Excerpt from the dataset:
================
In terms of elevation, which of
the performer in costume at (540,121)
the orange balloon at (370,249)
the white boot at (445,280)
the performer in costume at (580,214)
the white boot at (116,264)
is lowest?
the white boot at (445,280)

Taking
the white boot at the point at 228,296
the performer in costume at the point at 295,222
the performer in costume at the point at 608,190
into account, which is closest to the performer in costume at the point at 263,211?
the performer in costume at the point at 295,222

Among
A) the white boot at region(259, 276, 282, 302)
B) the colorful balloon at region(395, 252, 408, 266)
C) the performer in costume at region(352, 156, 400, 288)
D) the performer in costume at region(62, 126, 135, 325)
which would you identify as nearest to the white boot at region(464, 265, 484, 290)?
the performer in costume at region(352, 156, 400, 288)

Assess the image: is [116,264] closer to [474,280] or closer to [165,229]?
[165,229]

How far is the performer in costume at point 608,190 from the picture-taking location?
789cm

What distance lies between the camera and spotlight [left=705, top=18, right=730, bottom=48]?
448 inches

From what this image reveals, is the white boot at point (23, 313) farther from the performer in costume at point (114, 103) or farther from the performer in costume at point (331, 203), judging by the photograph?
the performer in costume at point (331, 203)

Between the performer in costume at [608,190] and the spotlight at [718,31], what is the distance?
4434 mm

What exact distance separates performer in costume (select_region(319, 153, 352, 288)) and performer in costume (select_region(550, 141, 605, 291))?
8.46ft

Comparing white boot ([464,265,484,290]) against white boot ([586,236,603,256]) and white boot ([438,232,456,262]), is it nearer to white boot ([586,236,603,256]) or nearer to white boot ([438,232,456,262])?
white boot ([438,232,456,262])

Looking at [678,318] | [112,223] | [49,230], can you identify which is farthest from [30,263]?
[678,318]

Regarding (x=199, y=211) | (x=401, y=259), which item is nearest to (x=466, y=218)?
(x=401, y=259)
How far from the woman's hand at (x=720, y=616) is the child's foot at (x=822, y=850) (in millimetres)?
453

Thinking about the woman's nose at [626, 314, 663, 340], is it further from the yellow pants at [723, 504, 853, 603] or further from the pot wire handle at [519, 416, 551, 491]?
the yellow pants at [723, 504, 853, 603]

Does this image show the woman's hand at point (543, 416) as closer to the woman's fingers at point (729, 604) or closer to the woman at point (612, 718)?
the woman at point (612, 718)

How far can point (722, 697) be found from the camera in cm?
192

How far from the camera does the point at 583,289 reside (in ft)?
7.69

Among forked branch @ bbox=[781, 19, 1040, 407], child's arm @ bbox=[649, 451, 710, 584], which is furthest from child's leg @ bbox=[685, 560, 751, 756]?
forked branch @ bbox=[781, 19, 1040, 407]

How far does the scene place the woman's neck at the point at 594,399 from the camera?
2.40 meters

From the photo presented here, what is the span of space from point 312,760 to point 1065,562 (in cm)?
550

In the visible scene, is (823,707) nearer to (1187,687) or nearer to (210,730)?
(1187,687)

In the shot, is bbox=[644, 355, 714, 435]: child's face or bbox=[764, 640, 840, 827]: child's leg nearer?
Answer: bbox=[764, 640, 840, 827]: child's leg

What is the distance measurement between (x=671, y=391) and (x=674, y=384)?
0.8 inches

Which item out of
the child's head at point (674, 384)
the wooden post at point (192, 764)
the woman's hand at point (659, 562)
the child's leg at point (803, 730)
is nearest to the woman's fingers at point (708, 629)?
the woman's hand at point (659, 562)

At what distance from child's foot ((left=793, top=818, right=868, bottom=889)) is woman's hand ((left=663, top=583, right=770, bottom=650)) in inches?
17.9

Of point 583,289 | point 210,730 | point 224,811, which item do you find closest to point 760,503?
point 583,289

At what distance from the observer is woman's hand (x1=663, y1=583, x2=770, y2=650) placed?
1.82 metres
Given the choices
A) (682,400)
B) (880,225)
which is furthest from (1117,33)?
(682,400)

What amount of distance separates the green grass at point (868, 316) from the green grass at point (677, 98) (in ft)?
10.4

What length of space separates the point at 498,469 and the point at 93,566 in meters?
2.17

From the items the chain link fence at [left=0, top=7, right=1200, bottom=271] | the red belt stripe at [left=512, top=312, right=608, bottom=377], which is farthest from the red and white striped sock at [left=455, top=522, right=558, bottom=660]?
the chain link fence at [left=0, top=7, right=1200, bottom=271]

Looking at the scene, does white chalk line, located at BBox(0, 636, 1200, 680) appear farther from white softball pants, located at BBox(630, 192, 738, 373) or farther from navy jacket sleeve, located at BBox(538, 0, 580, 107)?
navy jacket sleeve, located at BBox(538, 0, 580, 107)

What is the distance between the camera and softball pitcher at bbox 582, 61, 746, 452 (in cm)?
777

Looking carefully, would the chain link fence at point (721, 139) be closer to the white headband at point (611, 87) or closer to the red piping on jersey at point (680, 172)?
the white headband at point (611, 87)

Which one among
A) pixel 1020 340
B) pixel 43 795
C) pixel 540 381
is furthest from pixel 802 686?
================
OBJECTIVE: Reproduce the entire listing above line for line, without altering any character.

RESULT OF THE TASK:
In terms of elevation, which of
the performer in costume at (540,121)
the orange balloon at (370,249)
the white boot at (445,280)
the performer in costume at (580,214)
the white boot at (116,264)
is lowest?
the white boot at (445,280)

Taking
the white boot at the point at 228,296
the performer in costume at the point at 295,222
the performer in costume at the point at 608,190
into account, which is closest to the performer in costume at the point at 263,211?
the performer in costume at the point at 295,222

Among
A) the white boot at region(259, 276, 282, 302)
B) the colorful balloon at region(395, 252, 408, 266)
C) the performer in costume at region(352, 156, 400, 288)
D) the performer in costume at region(62, 126, 135, 325)
which would you identify as nearest to the white boot at region(464, 265, 484, 290)?
the performer in costume at region(352, 156, 400, 288)

Assess the image: is [116,264] closer to [474,280] or closer to [165,229]?
[165,229]

How far is the performer in costume at point 608,190 from the picture-taking location?
789cm

What distance lies between the camera and spotlight [left=705, top=18, right=730, bottom=48]?
448 inches

From what this image reveals, is the white boot at point (23, 313) farther from the performer in costume at point (114, 103) or farther from the performer in costume at point (331, 203), judging by the photograph?
the performer in costume at point (331, 203)

Between the performer in costume at [608,190] and the spotlight at [718,31], what is the distance?
4434 mm

What exact distance separates performer in costume (select_region(319, 153, 352, 288)) and performer in costume (select_region(550, 141, 605, 291))?
8.46ft

Comparing white boot ([464,265,484,290]) against white boot ([586,236,603,256]) and white boot ([438,232,456,262]), is it nearer to white boot ([586,236,603,256]) or nearer to white boot ([438,232,456,262])?
white boot ([438,232,456,262])

Looking at [678,318] | [112,223] | [49,230], can you identify which is farthest from [30,263]?
[678,318]

Regarding (x=199, y=211) | (x=401, y=259), which item is nearest to (x=466, y=218)?
(x=401, y=259)
How far from the woman's hand at (x=720, y=616) is the child's foot at (x=822, y=850) (in millimetres)?
453

Thinking about the woman's nose at [626, 314, 663, 340], is it further from the yellow pants at [723, 504, 853, 603] or further from the pot wire handle at [519, 416, 551, 491]?
the yellow pants at [723, 504, 853, 603]

Does this image show the woman's hand at point (543, 416) as closer to the woman's fingers at point (729, 604) or closer to the woman at point (612, 718)?
the woman at point (612, 718)

How far can point (722, 697) be found from the camera in cm?
192

How far from the camera does the point at 583,289 reside (in ft)?
7.69

Among forked branch @ bbox=[781, 19, 1040, 407], child's arm @ bbox=[649, 451, 710, 584], which is furthest from child's leg @ bbox=[685, 560, 751, 756]?
forked branch @ bbox=[781, 19, 1040, 407]

How far does the scene place the woman's neck at the point at 594,399 from the camera?
2.40 meters

From the photo presented here, what is the span of space from point 312,760 to point 1065,562 (in cm)?
550

In the visible scene, is (823,707) nearer to (1187,687) or nearer to (210,730)?
(1187,687)

In the shot, is bbox=[644, 355, 714, 435]: child's face or bbox=[764, 640, 840, 827]: child's leg nearer?
Answer: bbox=[764, 640, 840, 827]: child's leg

What is the distance measurement between (x=671, y=391) and (x=674, y=384)?
0.8 inches

Which item out of
the child's head at point (674, 384)
the wooden post at point (192, 764)
the woman's hand at point (659, 562)
the child's leg at point (803, 730)
is nearest to the woman's fingers at point (708, 629)?
the woman's hand at point (659, 562)

At what distance from child's foot ((left=793, top=818, right=868, bottom=889)) is woman's hand ((left=663, top=583, right=770, bottom=650)) in inches?
17.9

Of point 583,289 | point 210,730 | point 224,811, which item do you find closest to point 760,503?
point 583,289

At what distance from the observer is woman's hand (x1=663, y1=583, x2=770, y2=650) placed?
1.82 metres
Given the choices
A) (682,400)
B) (880,225)
which is furthest from (1117,33)?
(682,400)

What amount of distance separates the green grass at point (868, 316) from the green grass at point (677, 98) (in ft)?
10.4

What length of space separates the point at 498,469 and the point at 93,566 in meters?
2.17

From the items the chain link fence at [left=0, top=7, right=1200, bottom=271] | the red belt stripe at [left=512, top=312, right=608, bottom=377], which is farthest from the red and white striped sock at [left=455, top=522, right=558, bottom=660]?
the chain link fence at [left=0, top=7, right=1200, bottom=271]

Looking at the scene, does white chalk line, located at BBox(0, 636, 1200, 680) appear farther from white softball pants, located at BBox(630, 192, 738, 373) or farther from navy jacket sleeve, located at BBox(538, 0, 580, 107)?
navy jacket sleeve, located at BBox(538, 0, 580, 107)

What is the distance between the camera and softball pitcher at bbox 582, 61, 746, 452 (in cm)?
777

Looking carefully, would the chain link fence at point (721, 139) be closer to the white headband at point (611, 87) or closer to the red piping on jersey at point (680, 172)?
the white headband at point (611, 87)

Which one among
A) pixel 1020 340
B) pixel 43 795
C) pixel 540 381
is furthest from pixel 802 686?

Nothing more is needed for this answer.